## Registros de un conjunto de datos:
/---

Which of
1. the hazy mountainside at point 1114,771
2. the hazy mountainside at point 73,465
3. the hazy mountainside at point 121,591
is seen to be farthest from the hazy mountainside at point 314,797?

\---

## Descripción de la tarea:
Convierte los registros anteriores en una tabla de Markdown con las columnas «N.º» y «Línea», de modo que cada línea ocupe una fila numerada. Omite las líneas en blanco.

## Resultado de la tarea:
| N.º | Línea |
|---|---|
| 1 | Which of |
| 2 | 1. the hazy mountainside at point 1114,771 |
| 3 | 2. the hazy mountainside at point 73,465 |
| 4 | 3. the hazy mountainside at point 121,591 |
| 5 | is seen to be farthest from the hazy mountainside at point 314,797? |